Chargé de décrire les langues en tant que systèmes, le linguiste est donc confronté d'emblée aux différences. Le statut qu'il va leur accorder, dans la quête des universaux, dépend du cadre théorique dans lequel il se place.

Le débat sur la relativité linguistique

Jusqu'au début des années 1960, c'est surtout sur la diversité et la spécificité des langues du monde que s'est portée l'attention des linguistes, aussi bien outre-Atlantique qu'en Europe. Aux États-Unis, la célèbre hypothèse dite de la « relativité linguistique » a été avancée dans le cadre des travaux sur les langues amérindiennes effectués par les ethnolinguistes. Cette hypothèse, à laquelle s'attachent les noms d'Edward Sapir (1884-1934) et de Benjamin Lee Whorf (1897-1941) et qui a donné lieu à force débats et controverses, postulait que les catégories les plus fondamentales de la pensée (comme celles de temps et d'espace), dont la réalisation varie d'une langue à l'autre, seraient en quelque sorte informées par la langue. La langue d'une communauté donnée organiserait donc l'appréhension que cette communauté a de la réalité et la représentation qu'elle se fait du monde. Selon une version caricaturale de la position de Whorf, qui revient à le situer indûment dans la lignée des disciples allemands de Wilhelm von Humboldt, les différences entre les langues entraîneraient inéluctablement des différences de structuration intellectuelle et affective, des « visions du monde » irréductibles.

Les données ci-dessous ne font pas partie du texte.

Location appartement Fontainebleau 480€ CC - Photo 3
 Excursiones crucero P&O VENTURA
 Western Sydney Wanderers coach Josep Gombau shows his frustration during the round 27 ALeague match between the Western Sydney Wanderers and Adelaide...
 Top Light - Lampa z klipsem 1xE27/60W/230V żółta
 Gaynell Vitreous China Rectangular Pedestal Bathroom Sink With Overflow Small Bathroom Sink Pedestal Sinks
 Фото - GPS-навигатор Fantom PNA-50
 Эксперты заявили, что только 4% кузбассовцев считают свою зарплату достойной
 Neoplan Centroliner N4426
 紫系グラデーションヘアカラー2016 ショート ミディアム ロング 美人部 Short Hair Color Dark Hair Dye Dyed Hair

En fait, les vues de ces deux précurseurs, que des relectures récentes ont contribué à éclairer et à réhabiliter partiellement, étaient beaucoup plus subtiles que ne le laisse entendre une telle caricature. Selon eux, les processus linguistiques participeraient d'opérations cognitives situées au cœur de l'activité conceptuelle des humains. Mais ces processus n'opéreraient pas de façon arbitraire sur des données d'expérience indifférenciées : ce seraient des élaborations secondes, venant travailler des données déjà structurées par la perception – données qui constitueraient une base commune pour la référence. Il existerait donc des configurations d'expérience universelles, sur lesquelles opéreraient de façon variable des schémas linguistiques de classification et de catégorisation.[...]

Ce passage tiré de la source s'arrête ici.